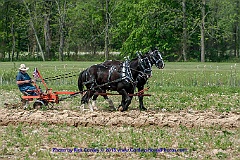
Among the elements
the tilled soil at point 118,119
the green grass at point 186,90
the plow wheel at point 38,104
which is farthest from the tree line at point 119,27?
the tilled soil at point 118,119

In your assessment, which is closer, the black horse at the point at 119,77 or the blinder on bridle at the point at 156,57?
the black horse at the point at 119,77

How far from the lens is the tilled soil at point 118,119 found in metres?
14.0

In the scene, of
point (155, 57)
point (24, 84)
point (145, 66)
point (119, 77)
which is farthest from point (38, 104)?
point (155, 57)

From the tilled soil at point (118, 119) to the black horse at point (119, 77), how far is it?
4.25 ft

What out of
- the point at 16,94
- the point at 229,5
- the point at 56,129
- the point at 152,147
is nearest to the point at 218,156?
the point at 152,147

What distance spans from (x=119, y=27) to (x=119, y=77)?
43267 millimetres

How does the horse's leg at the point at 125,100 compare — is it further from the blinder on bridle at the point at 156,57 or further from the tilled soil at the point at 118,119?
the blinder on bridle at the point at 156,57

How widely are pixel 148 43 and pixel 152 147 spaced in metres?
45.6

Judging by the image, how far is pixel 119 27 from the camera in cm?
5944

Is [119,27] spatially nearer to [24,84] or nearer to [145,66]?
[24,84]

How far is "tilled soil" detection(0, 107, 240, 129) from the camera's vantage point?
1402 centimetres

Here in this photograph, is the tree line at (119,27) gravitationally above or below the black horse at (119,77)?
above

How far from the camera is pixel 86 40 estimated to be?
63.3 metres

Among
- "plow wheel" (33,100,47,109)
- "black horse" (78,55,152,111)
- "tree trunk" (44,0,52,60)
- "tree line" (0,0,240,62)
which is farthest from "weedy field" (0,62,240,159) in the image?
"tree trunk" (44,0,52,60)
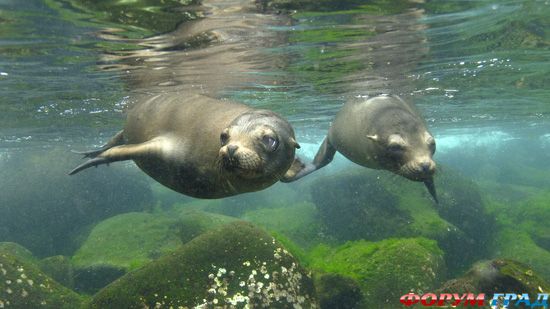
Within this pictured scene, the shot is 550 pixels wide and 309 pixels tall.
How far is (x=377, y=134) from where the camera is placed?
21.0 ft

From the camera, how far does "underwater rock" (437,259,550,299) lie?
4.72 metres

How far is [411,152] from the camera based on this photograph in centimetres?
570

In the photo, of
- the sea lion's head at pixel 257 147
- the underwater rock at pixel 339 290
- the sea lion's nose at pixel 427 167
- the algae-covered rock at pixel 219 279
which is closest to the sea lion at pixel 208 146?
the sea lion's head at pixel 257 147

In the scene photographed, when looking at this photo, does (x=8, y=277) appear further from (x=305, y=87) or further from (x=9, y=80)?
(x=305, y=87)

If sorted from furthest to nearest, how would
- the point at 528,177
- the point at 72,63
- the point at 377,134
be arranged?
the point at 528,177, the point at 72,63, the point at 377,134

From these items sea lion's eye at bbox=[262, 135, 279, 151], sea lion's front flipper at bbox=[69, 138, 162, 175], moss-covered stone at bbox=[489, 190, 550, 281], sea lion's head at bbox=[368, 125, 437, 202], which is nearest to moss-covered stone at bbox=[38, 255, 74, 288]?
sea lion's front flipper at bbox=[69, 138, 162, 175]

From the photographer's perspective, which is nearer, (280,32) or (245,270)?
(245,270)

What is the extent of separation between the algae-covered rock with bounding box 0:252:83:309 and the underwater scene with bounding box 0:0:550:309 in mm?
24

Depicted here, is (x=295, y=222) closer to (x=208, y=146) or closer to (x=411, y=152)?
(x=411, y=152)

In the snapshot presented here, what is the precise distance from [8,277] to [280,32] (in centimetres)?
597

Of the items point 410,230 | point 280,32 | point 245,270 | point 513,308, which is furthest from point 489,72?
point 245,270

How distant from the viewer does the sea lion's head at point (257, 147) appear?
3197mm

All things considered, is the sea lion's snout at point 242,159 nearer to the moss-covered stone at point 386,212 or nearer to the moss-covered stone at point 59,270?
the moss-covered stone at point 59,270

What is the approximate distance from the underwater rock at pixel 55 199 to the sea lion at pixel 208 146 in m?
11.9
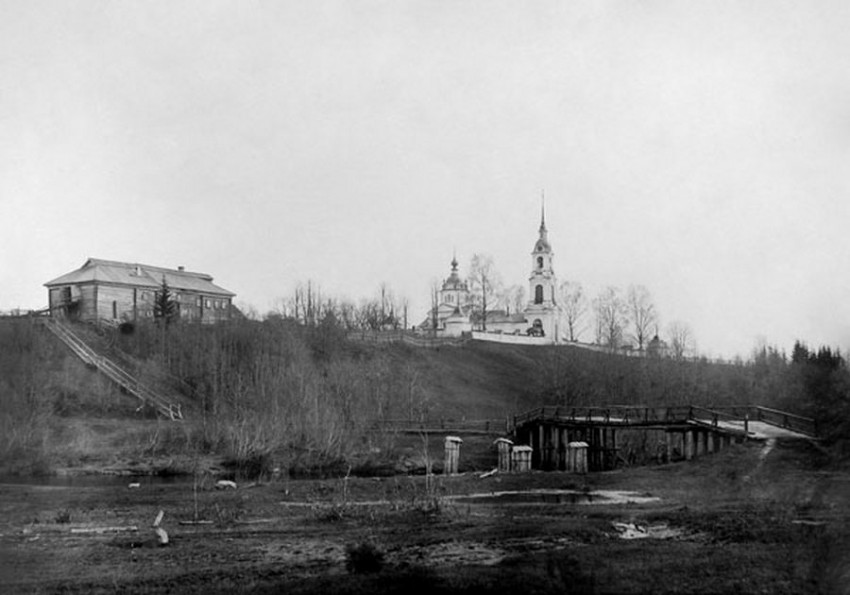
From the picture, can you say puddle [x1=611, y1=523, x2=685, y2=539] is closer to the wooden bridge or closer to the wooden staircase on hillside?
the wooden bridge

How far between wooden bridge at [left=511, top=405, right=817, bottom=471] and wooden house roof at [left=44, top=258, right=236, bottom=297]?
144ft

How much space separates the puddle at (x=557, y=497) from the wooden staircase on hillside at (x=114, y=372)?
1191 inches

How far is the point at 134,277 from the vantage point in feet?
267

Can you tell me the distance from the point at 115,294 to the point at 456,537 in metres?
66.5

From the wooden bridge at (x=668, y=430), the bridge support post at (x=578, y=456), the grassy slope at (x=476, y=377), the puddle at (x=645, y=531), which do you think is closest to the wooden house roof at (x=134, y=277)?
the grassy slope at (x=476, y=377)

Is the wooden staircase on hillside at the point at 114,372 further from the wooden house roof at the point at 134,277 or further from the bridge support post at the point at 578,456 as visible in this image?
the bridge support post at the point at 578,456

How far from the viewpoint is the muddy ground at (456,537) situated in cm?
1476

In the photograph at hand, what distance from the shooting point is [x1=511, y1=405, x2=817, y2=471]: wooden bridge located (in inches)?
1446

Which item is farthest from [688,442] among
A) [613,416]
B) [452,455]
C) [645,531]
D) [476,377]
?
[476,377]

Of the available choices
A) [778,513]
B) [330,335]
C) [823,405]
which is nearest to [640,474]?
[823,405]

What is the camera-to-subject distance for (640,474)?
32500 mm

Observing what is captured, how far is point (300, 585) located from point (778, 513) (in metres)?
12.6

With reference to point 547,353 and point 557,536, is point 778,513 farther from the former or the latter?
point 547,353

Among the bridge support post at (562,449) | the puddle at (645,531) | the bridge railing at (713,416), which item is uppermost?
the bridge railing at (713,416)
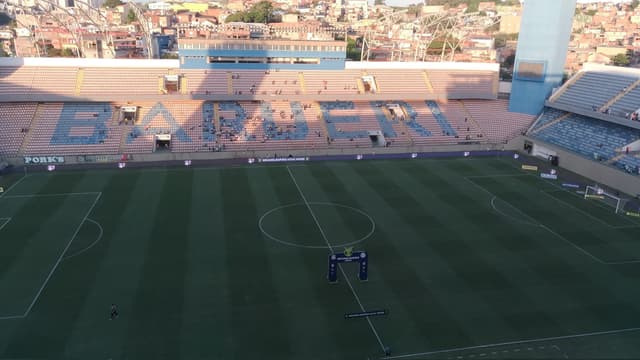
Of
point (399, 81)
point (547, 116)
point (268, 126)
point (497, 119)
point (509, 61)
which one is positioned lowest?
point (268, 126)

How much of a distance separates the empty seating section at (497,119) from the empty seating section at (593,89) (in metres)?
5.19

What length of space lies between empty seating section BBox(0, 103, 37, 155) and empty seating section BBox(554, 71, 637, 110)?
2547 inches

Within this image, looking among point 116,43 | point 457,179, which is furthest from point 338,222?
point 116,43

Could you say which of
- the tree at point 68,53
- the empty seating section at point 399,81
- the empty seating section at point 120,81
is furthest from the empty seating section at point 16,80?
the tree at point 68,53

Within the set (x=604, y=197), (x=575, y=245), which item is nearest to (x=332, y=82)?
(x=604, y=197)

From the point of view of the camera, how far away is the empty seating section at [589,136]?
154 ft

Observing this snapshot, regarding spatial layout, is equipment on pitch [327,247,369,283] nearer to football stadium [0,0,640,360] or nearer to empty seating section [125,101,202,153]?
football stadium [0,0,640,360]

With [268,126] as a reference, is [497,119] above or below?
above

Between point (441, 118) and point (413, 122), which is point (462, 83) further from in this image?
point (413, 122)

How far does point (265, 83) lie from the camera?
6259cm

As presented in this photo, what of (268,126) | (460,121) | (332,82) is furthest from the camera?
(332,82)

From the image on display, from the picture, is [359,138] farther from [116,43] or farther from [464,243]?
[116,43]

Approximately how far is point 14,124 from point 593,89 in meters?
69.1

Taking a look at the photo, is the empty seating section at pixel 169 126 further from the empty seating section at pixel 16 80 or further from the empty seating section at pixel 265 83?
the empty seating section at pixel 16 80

Exercise directions:
Format the records from the line containing "Is [119,27] spatially" through the line containing "the point at 528,177, the", inclusive, as a Markdown table with columns "Row" and "Line". Skip blank lines and leave the pictures out.

Solution to this exercise:
| Row | Line |
|---|---|
| 1 | Is [119,27] spatially nearer to [24,84] or nearer to [145,66]? |
| 2 | [24,84] |
| 3 | How far is "tilled soil" detection(0, 107, 240, 129) from the camera's vantage point? |
| 4 | 1402 centimetres |
| 5 | Here in this photograph, is the tree line at (119,27) gravitationally above or below the black horse at (119,77)? |
| 6 | above |
| 7 | How far from the camera is pixel 86 40 estimated to be? |
| 8 | 63.3 metres |
| 9 | Among |
| 10 | - "plow wheel" (33,100,47,109) |
| 11 | - "black horse" (78,55,152,111) |
| 12 | - "tree trunk" (44,0,52,60) |
| 13 | - "tree line" (0,0,240,62) |
| 14 | which is farthest from "weedy field" (0,62,240,159) in the image? |
| 15 | "tree trunk" (44,0,52,60) |
| 16 | Within this pictured scene, the shot is 550 pixels wide and 309 pixels tall. |
| 17 | How far is (x=377, y=134) from where the camera is placed? |
| 18 | 21.0 ft |
| 19 | From the camera, how far does "underwater rock" (437,259,550,299) lie? |
| 20 | 4.72 metres |
| 21 | How far is [411,152] from the camera based on this photograph in centimetres? |
| 22 | 570 |
| 23 | In the photo, of |
| 24 | - the sea lion's head at pixel 257 147 |
| 25 | - the underwater rock at pixel 339 290 |
| 26 | - the sea lion's nose at pixel 427 167 |
| 27 | - the algae-covered rock at pixel 219 279 |
| 28 | which is closest to the sea lion at pixel 208 146? |
| 29 | the sea lion's head at pixel 257 147 |
| 30 | In the scene photographed, when looking at this photo, does (x=8, y=277) appear further from (x=305, y=87) or further from (x=9, y=80)? |
| 31 | (x=305, y=87) |
| 32 | If sorted from furthest to nearest, how would |
| 33 | - the point at 528,177 |
| 34 | - the point at 72,63 |
| 35 | - the point at 377,134 |
| 36 | be arranged? |
| 37 | the point at 528,177, the point at 72,63, the point at 377,134 |